Spleeters explained that warheads aimed at military equipment like tanks or artillery units might be constructed differently and use a frontal-shaped charge for more specialized targets.
However, the warhead that CAR evaluated had a radial-shaped charge effect, which may cause a more significant impact.
“There had been a lot of speculation that perhaps these explosives were very crude, cheap, and simple,” he added. “But looking at the warhead, it is clear that a lot of thought has been put into ensuring that it can inflict as much damage as possible to infrastructure in a large radius.”
Shahed-131 drones have a unique EFP warhead in the centre which creates a slug that travels at hypersonic speeds. It also has 18 copper plates around it which explode and create armor-piercing fragments.
Explains why concrete blocks couldn’t protect Ukrainian substations pic.twitter.com/KNFzZorJcT
— LogKa (@LogKa11) February 9, 2023
This is reminiscent of a previous London-based think tank RUSI analysis that said that although some analysts classify the Shahed-131 and 136 as “loitering munitions,” they have primarily been deployed for point-to-point suicide operations rather than as loitering munitions that look for valuable targets. They have mainly been sent to destroy Ukraine’s energy infra.

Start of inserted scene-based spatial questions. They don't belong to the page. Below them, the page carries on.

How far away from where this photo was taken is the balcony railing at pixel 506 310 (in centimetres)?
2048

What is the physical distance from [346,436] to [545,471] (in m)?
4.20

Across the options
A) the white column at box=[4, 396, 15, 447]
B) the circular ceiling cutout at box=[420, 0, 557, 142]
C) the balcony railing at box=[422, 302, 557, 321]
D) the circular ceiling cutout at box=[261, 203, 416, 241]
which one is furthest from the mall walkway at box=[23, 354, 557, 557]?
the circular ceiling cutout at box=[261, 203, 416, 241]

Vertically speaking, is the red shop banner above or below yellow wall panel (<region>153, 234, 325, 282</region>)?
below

This has also been observed by the Ukrainian military, which has had to shoot these suicide drones to prevent them from ramming into the electricity grids, plunging the country into darkness amid a frigid winter.
Shaheds Wreaking Havoc On Ukraine
It is the timing of this study that is the most significant. Russia launched a fresh missile and drone strike on February 10, hitting critical infrastructure in Ukraine’s second-largest city Kharkiv, and launching multiple strikes on energy infrastructure in Zaporizhzhia.
Further, the analysis comes after reports indicated that Iranian officials had visited a site inside Russia to work out details of a drone factory that will produce 6,000 drones for Russia in the coming years. Tehran later rebuffed these reports, denying such plans, and accused the West of fomenting trouble in Ukraine.
However, if the claims made by the recent investigation are anything to go by, it may be proof that Iran has not only been aiding Russia with much-needed weapons but has also been trying to help the invading country achieve maximum destruction of Ukraine’s infrastructure.
The details about the development of Shahed-131 and Shahed-136 drones remain obscure, but experts have noted that the Shahed-136 is the scaled-down version of the Shahed-131, which Iran used to conduct a strike against Saudi Arabia.
According to information available in the public domain, the range of the smaller Shahed-131 was estimated as anywhere between 700 and 1,000 kilometers. Various analysts have evaluated the range of the 136 version as anywhere between 1,000 and 2,000 kilometers.
As slow-moving and loud with propeller engines, these drones are reasonably simple to identify and shoot down, but it took considerable time for Ukraine to work it out. The Ukrainian military has claimed that it has shot down over 70% to 80% of these drones unleashed on it.
The Shahed kamikaze drones have been most helpful in destroying Ukraine’s energy infrastructure to cripple the country’s war-fighting capability.
Ukraine’s state power generator, Ukrenergo, said in October that the drones were destroying the energy infrastructure faster than the state could repair.
Russia has been deploying Shahed-type suicide drones against Ukraine since mid-October. However, it was only in November that Iran first admitted to supplying the lethal drones that explode on impact to Moscow. These drones were sent to Russia before the invasion was launched last February.
In the ongoing conflict, Russia has received more than one shipment of Shahed-136 and Shahed-131 drones from Iran, with the latest delivery reportedly completed in December 2022.
Last month, the Institute for the Study of War discovered that Russian forces are already running low on drones due to their growing reliance on them in their operation against Ukraine’s essential infrastructure.